Task material:
▼

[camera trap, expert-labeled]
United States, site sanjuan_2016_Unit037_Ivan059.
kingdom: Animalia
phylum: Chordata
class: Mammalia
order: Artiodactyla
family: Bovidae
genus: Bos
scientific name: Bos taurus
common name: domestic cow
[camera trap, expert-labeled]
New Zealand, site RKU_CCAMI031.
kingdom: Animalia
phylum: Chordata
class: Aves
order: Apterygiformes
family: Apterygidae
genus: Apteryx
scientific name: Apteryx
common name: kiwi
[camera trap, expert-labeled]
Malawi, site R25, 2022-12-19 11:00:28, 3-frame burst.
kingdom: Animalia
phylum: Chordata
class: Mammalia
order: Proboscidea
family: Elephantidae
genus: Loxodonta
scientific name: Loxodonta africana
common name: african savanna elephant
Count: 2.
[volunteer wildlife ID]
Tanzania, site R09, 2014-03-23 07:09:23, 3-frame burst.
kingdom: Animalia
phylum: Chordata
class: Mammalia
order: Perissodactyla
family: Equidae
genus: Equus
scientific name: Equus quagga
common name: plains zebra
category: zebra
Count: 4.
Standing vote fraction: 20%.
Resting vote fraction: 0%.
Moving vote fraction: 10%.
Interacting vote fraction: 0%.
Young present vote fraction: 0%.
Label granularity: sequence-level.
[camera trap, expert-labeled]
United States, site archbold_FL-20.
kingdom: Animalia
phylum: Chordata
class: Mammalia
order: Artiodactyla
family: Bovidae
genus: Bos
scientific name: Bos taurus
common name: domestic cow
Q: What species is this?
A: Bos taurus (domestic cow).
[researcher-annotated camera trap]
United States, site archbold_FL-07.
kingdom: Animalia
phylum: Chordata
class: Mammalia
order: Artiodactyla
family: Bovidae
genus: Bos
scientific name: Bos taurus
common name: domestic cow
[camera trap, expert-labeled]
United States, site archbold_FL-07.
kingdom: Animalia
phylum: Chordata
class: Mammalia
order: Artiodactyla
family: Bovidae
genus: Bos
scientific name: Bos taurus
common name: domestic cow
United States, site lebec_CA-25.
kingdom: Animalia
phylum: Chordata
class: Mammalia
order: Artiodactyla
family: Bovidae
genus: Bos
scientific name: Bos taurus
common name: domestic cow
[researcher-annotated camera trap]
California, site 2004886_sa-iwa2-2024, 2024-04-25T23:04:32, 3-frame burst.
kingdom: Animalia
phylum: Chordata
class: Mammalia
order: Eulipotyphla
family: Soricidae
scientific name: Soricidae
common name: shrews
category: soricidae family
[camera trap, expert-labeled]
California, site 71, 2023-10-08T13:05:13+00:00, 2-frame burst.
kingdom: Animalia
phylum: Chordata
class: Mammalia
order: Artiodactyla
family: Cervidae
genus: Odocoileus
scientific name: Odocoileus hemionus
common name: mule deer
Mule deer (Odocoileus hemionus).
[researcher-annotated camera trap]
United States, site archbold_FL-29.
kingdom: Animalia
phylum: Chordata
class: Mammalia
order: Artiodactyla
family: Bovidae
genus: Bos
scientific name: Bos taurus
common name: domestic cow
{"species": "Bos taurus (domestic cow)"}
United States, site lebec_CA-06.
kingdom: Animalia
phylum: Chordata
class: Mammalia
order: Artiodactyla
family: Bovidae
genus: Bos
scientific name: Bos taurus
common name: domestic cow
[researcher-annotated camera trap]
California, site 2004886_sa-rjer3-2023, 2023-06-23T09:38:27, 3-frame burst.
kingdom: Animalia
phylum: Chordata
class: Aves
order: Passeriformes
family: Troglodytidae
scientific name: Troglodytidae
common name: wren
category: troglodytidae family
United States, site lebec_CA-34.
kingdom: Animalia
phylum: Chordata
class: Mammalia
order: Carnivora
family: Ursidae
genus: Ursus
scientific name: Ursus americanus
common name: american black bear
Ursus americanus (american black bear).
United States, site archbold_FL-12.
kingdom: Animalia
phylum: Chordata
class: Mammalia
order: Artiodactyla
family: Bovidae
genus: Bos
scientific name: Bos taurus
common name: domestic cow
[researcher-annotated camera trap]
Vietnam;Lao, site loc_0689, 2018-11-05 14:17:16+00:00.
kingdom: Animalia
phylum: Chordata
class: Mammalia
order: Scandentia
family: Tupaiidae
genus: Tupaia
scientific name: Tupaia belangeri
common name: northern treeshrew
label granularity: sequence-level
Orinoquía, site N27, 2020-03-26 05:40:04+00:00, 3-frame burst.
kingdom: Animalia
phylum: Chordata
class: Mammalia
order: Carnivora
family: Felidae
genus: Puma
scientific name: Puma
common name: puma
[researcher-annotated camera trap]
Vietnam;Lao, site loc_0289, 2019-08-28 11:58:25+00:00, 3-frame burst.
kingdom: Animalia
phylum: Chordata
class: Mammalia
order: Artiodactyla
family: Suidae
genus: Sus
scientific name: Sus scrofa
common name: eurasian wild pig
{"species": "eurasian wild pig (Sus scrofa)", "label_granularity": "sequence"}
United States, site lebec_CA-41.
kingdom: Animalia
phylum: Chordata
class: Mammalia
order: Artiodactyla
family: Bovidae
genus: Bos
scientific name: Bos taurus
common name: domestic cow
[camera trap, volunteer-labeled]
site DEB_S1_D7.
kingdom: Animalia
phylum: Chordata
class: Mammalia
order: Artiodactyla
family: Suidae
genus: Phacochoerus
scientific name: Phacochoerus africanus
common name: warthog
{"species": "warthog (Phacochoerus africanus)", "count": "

▲

Directions:
The complete material should be output once more, word for word.

Your solution:
[camera trap, expert-labeled]
United States, site sanjuan_2016_Unit037_Ivan059.
kingdom: Animalia
phylum: Chordata
class: Mammalia
order: Artiodactyla
family: Bovidae
genus: Bos
scientific name: Bos taurus
common name: domestic cow
[camera trap, expert-labeled]
New Zealand, site RKU_CCAMI031.
kingdom: Animalia
phylum: Chordata
class: Aves
order: Apterygiformes
family: Apterygidae
genus: Apteryx
scientific name: Apteryx
common name: kiwi
[camera trap, expert-labeled]
Malawi, site R25, 2022-12-19 11:00:28, 3-frame burst.
kingdom: Animalia
phylum: Chordata
class: Mammalia
order: Proboscidea
family: Elephantidae
genus: Loxodonta
scientific name: Loxodonta africana
common name: african savanna elephant
Count: 2.
[volunteer wildlife ID]
Tanzania, site R09, 2014-03-23 07:09:23, 3-frame burst.
kingdom: Animalia
phylum: Chordata
class: Mammalia
order: Perissodactyla
family: Equidae
genus: Equus
scientific name: Equus quagga
common name: plains zebra
category: zebra
Count: 4.
Standing vote fraction: 20%.
Resting vote fraction: 0%.
Moving vote fraction: 10%.
Interacting vote fraction: 0%.
Young present vote fraction: 0%.
Label granularity: sequence-level.
[camera trap, expert-labeled]
United States, site archbold_FL-20.
kingdom: Animalia
phylum: Chordata
class: Mammalia
order: Artiodactyla
family: Bovidae
genus: Bos
scientific name: Bos taurus
common name: domestic cow
Q: What species is this?
A: Bos taurus (domestic cow).
[researcher-annotated camera trap]
United States, site archbold_FL-07.
kingdom: Animalia
phylum: Chordata
class: Mammalia
order: Artiodactyla
family: Bovidae
genus: Bos
scientific name: Bos taurus
common name: domestic cow
[camera trap, expert-labeled]
United States, site archbold_FL-07.
kingdom: Animalia
phylum: Chordata
class: Mammalia
order: Artiodactyla
family: Bovidae
genus: Bos
scientific name: Bos taurus
common name: domestic cow
United States, site lebec_CA-25.
kingdom: Animalia
phylum: Chordata
class: Mammalia
order: Artiodactyla
family: Bovidae
genus: Bos
scientific name: Bos taurus
common name: domestic cow
[researcher-annotated camera trap]
California, site 2004886_sa-iwa2-2024, 2024-04-25T23:04:32, 3-frame burst.
kingdom: Animalia
phylum: Chordata
class: Mammalia
order: Eulipotyphla
family: Soricidae
scientific name: Soricidae
common name: shrews
category: soricidae family
[camera trap, expert-labeled]
California, site 71, 2023-10-08T13:05:13+00:00, 2-frame burst.
kingdom: Animalia
phylum: Chordata
class: Mammalia
order: Artiodactyla
family: Cervidae
genus: Odocoileus
scientific name: Odocoileus hemionus
common name: mule deer
Mule deer (Odocoileus hemionus).
[researcher-annotated camera trap]
United States, site archbold_FL-29.
kingdom: Animalia
phylum: Chordata
class: Mammalia
order: Artiodactyla
family: Bovidae
genus: Bos
scientific name: Bos taurus
common name: domestic cow
{"species": "Bos taurus (domestic cow)"}
United States, site lebec_CA-06.
kingdom: Animalia
phylum: Chordata
class: Mammalia
order: Artiodactyla
family: Bovidae
genus: Bos
scientific name: Bos taurus
common name: domestic cow
[researcher-annotated camera trap]
California, site 2004886_sa-rjer3-2023, 2023-06-23T09:38:27, 3-frame burst.
kingdom: Animalia
phylum: Chordata
class: Aves
order: Passeriformes
family: Troglodytidae
scientific name: Troglodytidae
common name: wren
category: troglodytidae family
United States, site lebec_CA-34.
kingdom: Animalia
phylum: Chordata
class: Mammalia
order: Carnivora
family: Ursidae
genus: Ursus
scientific name: Ursus americanus
common name: american black bear
Ursus americanus (american black bear).
United States, site archbold_FL-12.
kingdom: Animalia
phylum: Chordata
class: Mammalia
order: Artiodactyla
family: Bovidae
genus: Bos
scientific name: Bos taurus
common name: domestic cow
[researcher-annotated camera trap]
Vietnam;Lao, site loc_0689, 2018-11-05 14:17:16+00:00.
kingdom: Animalia
phylum: Chordata
class: Mammalia
order: Scandentia
family: Tupaiidae
genus: Tupaia
scientific name: Tupaia belangeri
common name: northern treeshrew
label granularity: sequence-level
Orinoquía, site N27, 2020-03-26 05:40:04+00:00, 3-frame burst.
kingdom: Animalia
phylum: Chordata
class: Mammalia
order: Carnivora
family: Felidae
genus: Puma
scientific name: Puma
common name: puma
[researcher-annotated camera trap]
Vietnam;Lao, site loc_0289, 2019-08-28 11:58:25+00:00, 3-frame burst.
kingdom: Animalia
phylum: Chordata
class: Mammalia
order: Artiodactyla
family: Suidae
genus: Sus
scientific name: Sus scrofa
common name: eurasian wild pig
{"species": "eurasian wild pig (Sus scrofa)", "label_granularity": "sequence"}
United States, site lebec_CA-41.
kingdom: Animalia
phylum: Chordata
class: Mammalia
order: Artiodactyla
family: Bovidae
genus: Bos
scientific name: Bos taurus
common name: domestic cow
[camera trap, volunteer-labeled]
site DEB_S1_D7.
kingdom: Animalia
phylum: Chordata
class: Mammalia
order: Artiodactyla
family: Suidae
genus: Phacochoerus
scientific name: Phacochoerus africanus
common name: warthog
{"species": "warthog (Phacochoerus africanus)", "count": "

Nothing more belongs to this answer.